Em 1982, Amália Rodrigues, numa muito bem-humorada música (texto de Carlos Paião), manifestava ao Sr. Extraterrestre, que acabava de pousar no seu quintal, preocupação por ser vista, pela vizinha, sozinha com um estranho em sua casa.

Se o Sr. Extraterrestre regressasse hoje a Portugal e pudesse reencontrar Amália, estou certa de que esta lhe apresentaria a vizinha e, maquilhada e vestida como bem entendesse, talvez fosse tomar um copo com o Sr. Extraterrestre.  Se lhe apetecesse, viajaria na sua nave espacial…sozinha! De caminho, falar-lhe-ia da sua “nova relação”, se a tivesse, abanaria um leque, com graça e naturalidade, se os calores a assolassem e tudo isso com um sorriso rasgado, num rosto bonito e autêntico, vincado pelas rugas acumuladas em anos de alegrias, saudades, tristezas e muita vida. A vida de uma mulher que, livre, confiante e resolvida, está sempre bem consigo.

Bem sei que, no contexto atual, haverá quem ache que a opinião que expresso não me fica nada bem, mas poder expressá-la é um direito que sei que tenho e que quero exercer em nome do apelo a um discurso mais positivo, moderado e equilibrado, que tanto tem faltado nos dias que correm, em que quase tudo é extremo e extremado.

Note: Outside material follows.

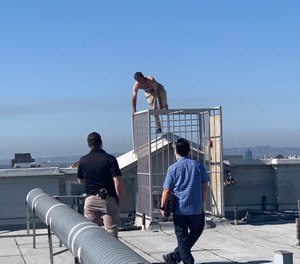 Members of LAPD's Systemwide Mental Assessment Response Team (SMART) negotiate with a man threatening to jump from a structure.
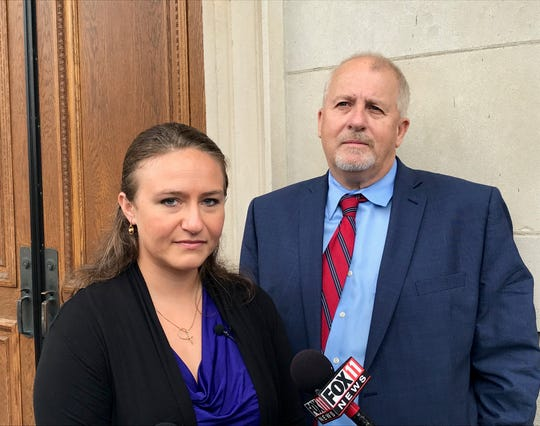 Polly Olsen, a student at Northeast Wisconsin Technical College, is suing the school in federal court for stopping her from handing out Valentine's Day cards with Bible verses. With her is Rick Esenberg of the Wisconsin Institute for Law & Liberty, who filed the lawsuit on her behalf.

Aqui chegada, impõe-se uma homenagem aos objetivos da campanha, mas não à sua forma.  Junto-me aos seus criativos para desejar que todas as pessoas, não apenas as mulheres, tenham a força necessária para, doa a quem doer, custe o que custar, fazerem as suas escolhas, livremente, imunes a preconceitos e condicionamentos sociais, porque o que nos fica mesmo bem é o que nos faz feliz.